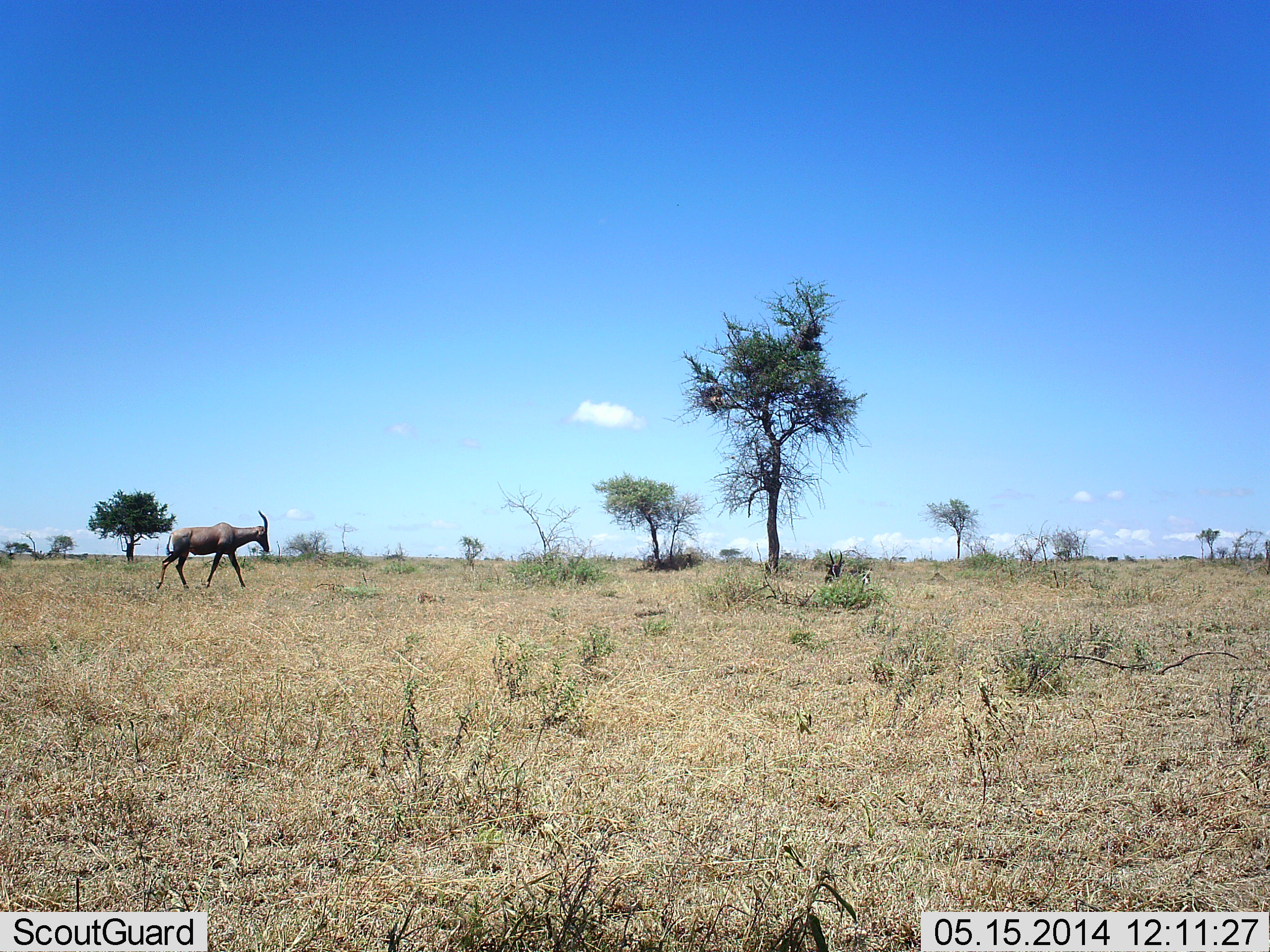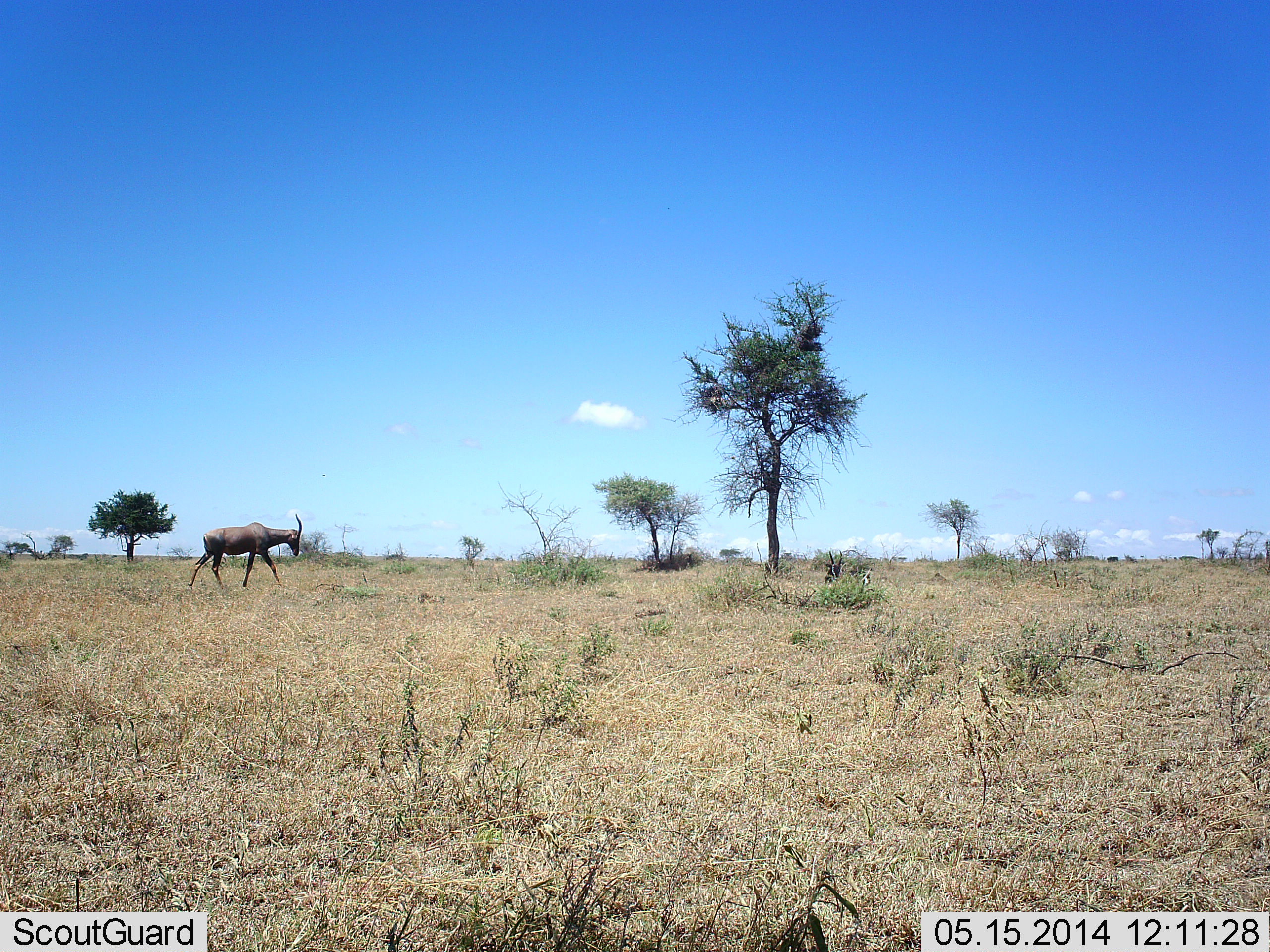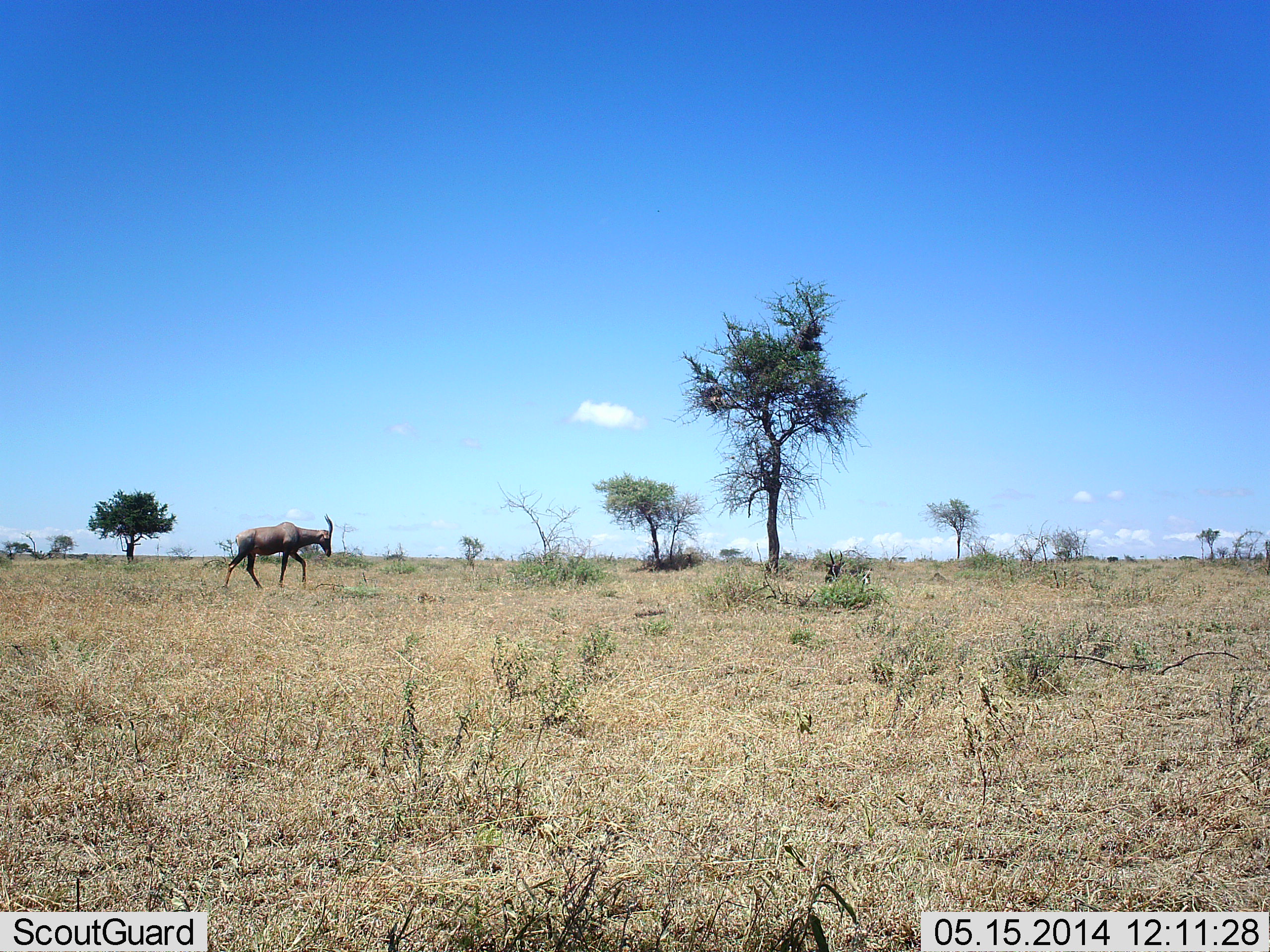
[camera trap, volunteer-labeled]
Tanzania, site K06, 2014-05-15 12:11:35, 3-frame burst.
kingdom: Animalia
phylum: Chordata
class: Mammalia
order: Artiodactyla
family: Bovidae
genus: Damaliscus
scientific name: Damaliscus lunatus jimela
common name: topi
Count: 1.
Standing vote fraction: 9%.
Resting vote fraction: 9%.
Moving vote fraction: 100%.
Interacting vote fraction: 0%.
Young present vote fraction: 0%.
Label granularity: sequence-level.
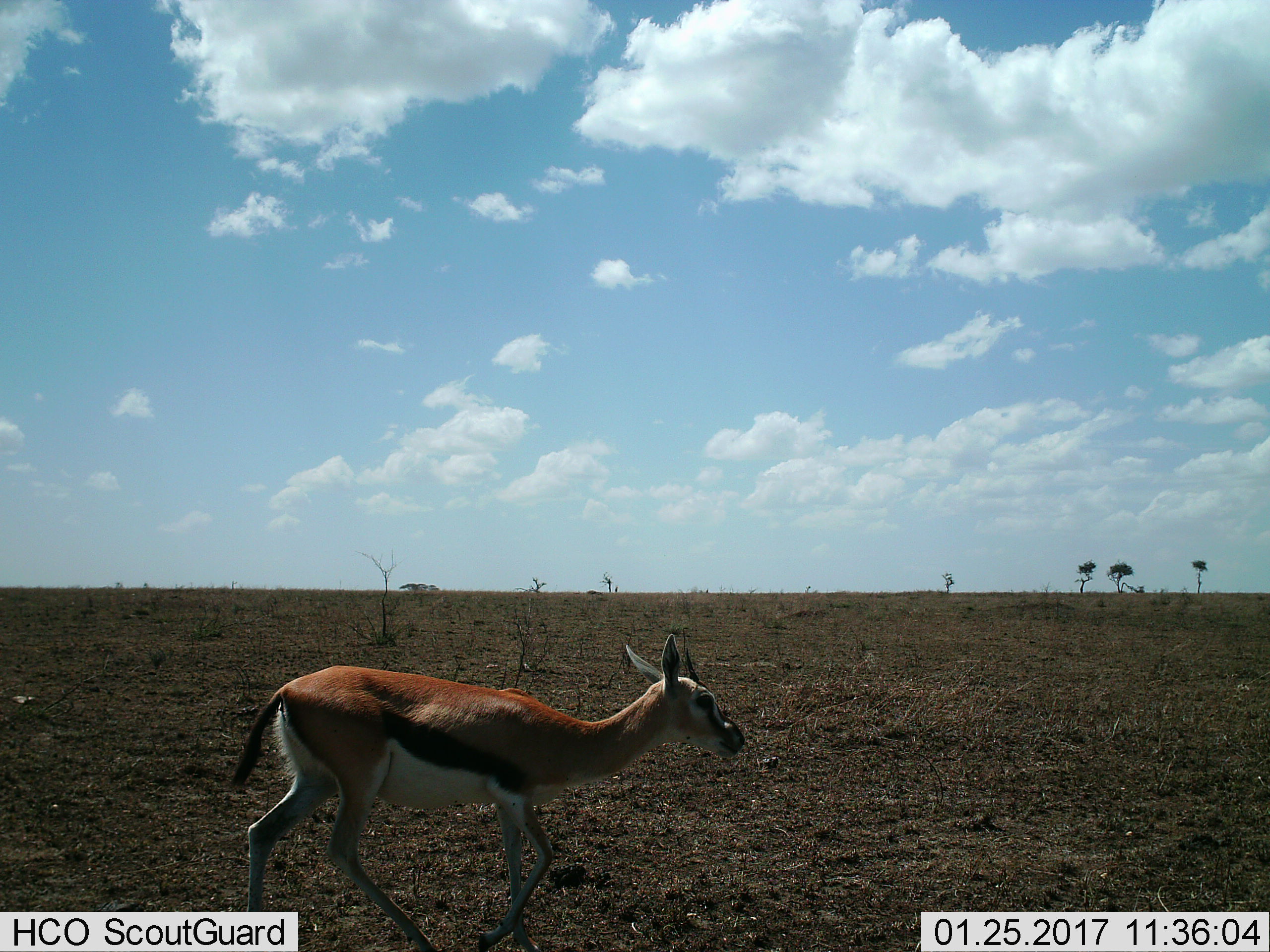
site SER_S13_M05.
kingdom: Animalia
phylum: Chordata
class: Mammalia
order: Artiodactyla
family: Bovidae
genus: Eudorcas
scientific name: Eudorcas thomsonii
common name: thomson's gazelle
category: gazellethomsons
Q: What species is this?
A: Gazellethomsons (thomson's gazelle) (Eudorcas thomsonii).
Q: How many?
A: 1.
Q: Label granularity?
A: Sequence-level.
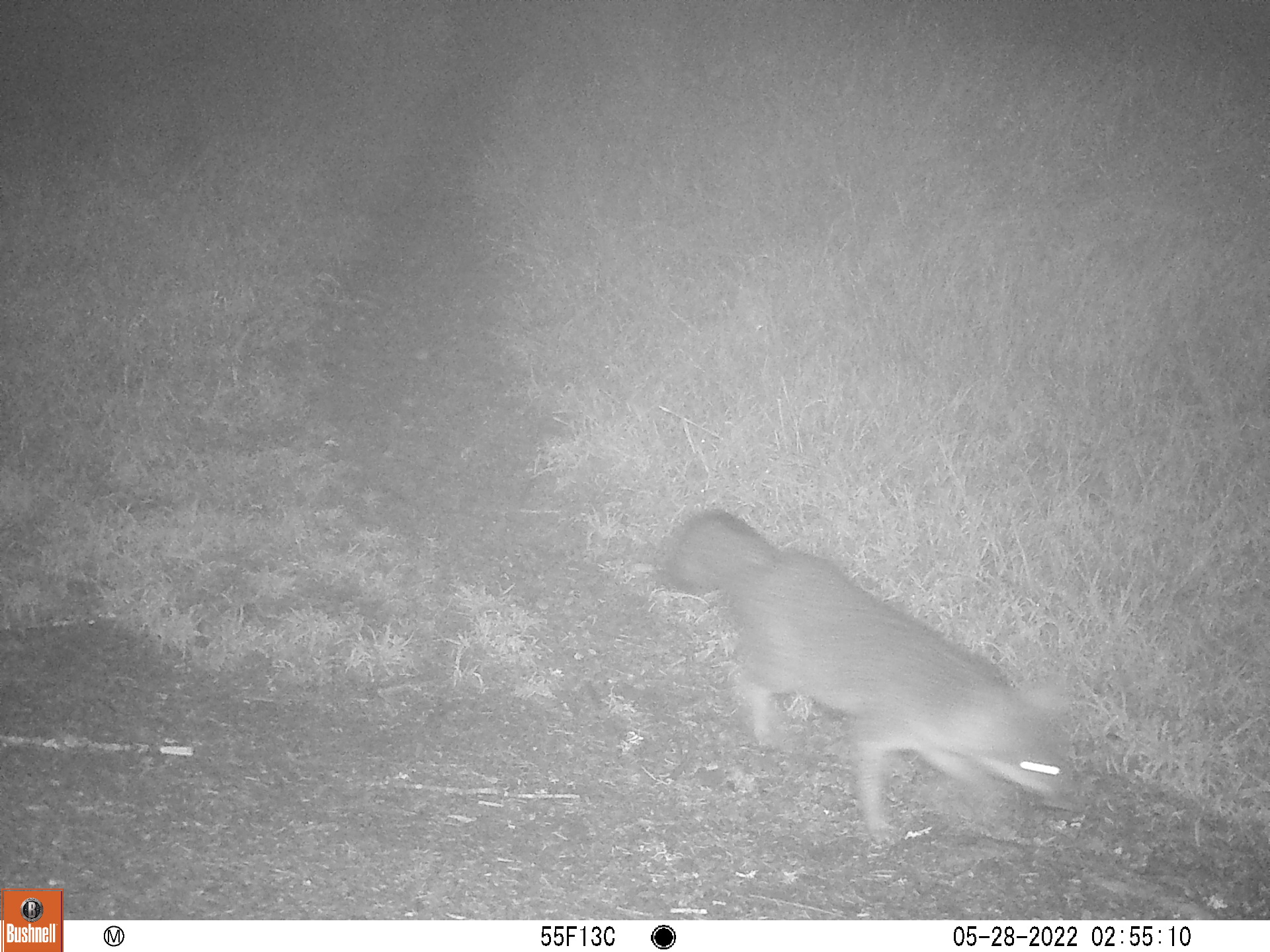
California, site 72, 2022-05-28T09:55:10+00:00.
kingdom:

| PROMPT |
Print exactly the lines from the first line of the records above through the line containing "Standing vote fraction: 9%.", leaving out the pictures.

| THE ANSWER |
[camera trap, volunteer-labeled]
Tanzania, site K06, 2014-05-15 12:11:35, 3-frame burst.
kingdom: Animalia
phylum: Chordata
class: Mammalia
order: Artiodactyla
family: Bovidae
genus: Damaliscus
scientific name: Damaliscus lunatus jimela
common name: topi
Count: 1.
Standing vote fraction: 9%.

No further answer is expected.